* Extract provided:
»»
Gyges begat Ardys, who begat Sadyattes, who begat Alyattes, who went to war against Miletus, home town of Thales (see “Thales of Miletus”). When the Lydian army burned the Milesian crops, a temple of Athena was also burnt. Alyattes got sick, and he stayed sick, and he asked the Oracle of Delphi why. She would not answer until he repaired the temple (I.19). He did this, and built a second temple to boot, and recovered (I.22). Then he became (I.25)

the second of his family to make an offering to Delphi—and this was a thank-offering for his recovery—of a great silver bowl on a stand of welded iron. This is the most notable among all the offerings at Delphi, and is the work of Glaucus the Chian, the only man of that age who discovered how to weld iron.

Alyattes was succeeded by his son Croesus, who elicited from Delphi the most famous of the oracles, namely that he would destroy a great empire if he attacked the Persians (I.53). The empire he destroyed was his own (I.91). The word of Herodotus, translated as empire, is ἀρχή. This means more fundamentally a beginning or principle, even a mathematical principle; and in my own talk at the conference in Delphi, I suggested a broader interpretation of the oracle: fighting defeats the purpose of mathematics, which is that theorems should be accepted not out of resignation or desperation (or for that matter faith), but out of freely entered conviction.
««
In the extract on the Lydian kings and Delphi, who made the silver bowl on a stand of welded iron that Alyattes offered at Delphi?

* Data:
»»
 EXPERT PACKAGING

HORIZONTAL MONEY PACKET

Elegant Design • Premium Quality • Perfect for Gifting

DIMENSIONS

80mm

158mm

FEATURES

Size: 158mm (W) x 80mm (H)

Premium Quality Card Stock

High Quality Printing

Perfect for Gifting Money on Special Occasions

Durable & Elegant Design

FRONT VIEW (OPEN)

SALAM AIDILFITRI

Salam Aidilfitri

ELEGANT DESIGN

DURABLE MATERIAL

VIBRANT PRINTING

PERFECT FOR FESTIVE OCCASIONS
««
»»
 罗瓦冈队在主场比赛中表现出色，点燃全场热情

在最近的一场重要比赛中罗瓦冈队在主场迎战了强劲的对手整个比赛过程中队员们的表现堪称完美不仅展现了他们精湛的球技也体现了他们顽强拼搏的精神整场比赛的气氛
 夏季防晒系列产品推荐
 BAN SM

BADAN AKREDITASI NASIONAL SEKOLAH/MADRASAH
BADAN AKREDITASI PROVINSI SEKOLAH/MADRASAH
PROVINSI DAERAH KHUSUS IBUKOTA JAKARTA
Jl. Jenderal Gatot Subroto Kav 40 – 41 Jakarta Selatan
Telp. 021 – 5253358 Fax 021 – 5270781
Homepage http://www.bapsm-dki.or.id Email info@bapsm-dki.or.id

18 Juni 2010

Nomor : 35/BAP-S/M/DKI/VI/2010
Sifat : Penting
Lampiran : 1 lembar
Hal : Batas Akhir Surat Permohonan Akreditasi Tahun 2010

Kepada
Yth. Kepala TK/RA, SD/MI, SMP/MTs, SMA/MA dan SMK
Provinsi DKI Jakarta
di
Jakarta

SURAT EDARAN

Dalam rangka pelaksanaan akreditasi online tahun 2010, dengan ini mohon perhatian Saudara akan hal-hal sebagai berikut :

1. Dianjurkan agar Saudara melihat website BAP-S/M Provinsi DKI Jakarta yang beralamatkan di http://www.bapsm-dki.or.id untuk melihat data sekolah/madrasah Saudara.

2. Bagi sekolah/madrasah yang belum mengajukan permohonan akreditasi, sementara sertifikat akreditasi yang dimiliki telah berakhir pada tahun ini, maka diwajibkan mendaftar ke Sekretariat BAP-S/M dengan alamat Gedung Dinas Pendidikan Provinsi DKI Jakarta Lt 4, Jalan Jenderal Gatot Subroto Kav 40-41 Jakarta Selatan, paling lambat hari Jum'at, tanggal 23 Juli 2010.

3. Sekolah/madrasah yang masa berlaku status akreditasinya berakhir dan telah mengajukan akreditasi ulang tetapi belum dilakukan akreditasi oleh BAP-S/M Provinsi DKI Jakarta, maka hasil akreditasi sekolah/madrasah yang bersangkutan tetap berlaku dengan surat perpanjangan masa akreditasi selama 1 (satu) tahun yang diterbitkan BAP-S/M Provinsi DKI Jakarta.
««
»»
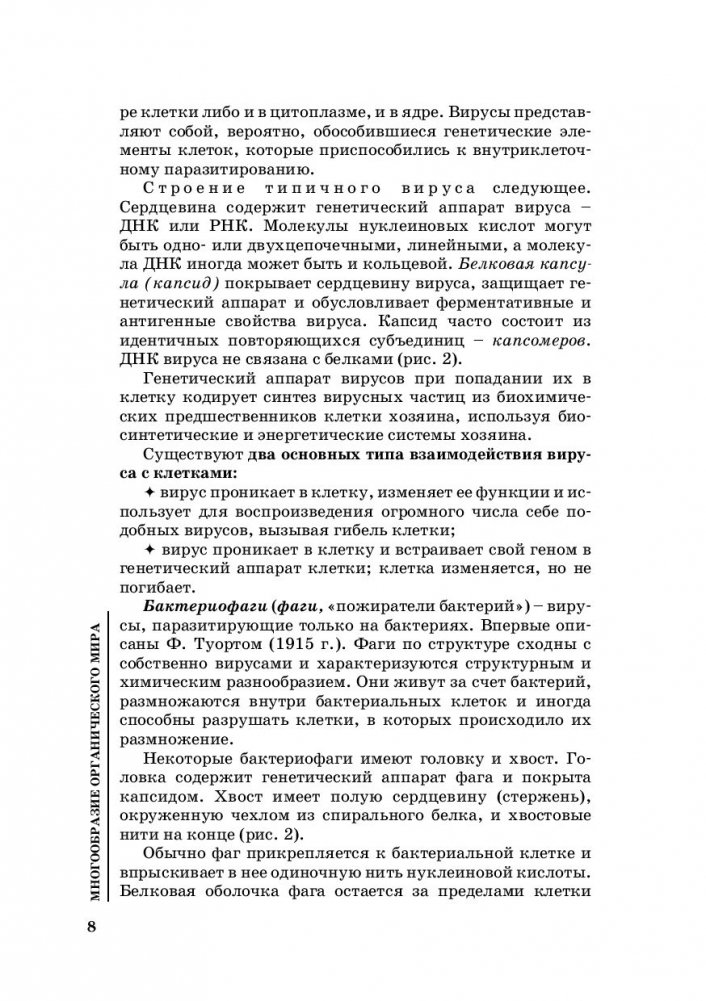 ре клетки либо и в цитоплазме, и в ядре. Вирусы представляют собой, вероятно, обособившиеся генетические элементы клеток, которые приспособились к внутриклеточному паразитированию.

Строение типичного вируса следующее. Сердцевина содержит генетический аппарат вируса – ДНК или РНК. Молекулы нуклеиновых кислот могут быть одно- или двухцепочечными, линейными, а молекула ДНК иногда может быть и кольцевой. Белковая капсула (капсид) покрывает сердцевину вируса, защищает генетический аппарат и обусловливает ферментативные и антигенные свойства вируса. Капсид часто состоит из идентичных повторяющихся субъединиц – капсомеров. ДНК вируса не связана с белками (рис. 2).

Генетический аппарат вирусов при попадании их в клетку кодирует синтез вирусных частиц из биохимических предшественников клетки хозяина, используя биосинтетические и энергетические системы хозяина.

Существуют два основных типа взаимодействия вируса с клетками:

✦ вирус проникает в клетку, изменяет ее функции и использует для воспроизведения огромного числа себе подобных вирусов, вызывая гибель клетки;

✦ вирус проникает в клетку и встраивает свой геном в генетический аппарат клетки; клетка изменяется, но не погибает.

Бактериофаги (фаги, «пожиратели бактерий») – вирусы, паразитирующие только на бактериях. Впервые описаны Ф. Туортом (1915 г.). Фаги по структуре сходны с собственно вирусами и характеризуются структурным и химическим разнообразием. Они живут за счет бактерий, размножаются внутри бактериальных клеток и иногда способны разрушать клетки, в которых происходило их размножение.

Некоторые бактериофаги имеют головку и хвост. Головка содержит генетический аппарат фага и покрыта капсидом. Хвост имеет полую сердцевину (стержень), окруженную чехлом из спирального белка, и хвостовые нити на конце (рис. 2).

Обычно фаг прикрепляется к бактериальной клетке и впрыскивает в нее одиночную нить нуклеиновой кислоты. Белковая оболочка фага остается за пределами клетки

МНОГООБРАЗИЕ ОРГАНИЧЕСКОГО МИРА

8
««
* Answer:
Glaucus the Chian.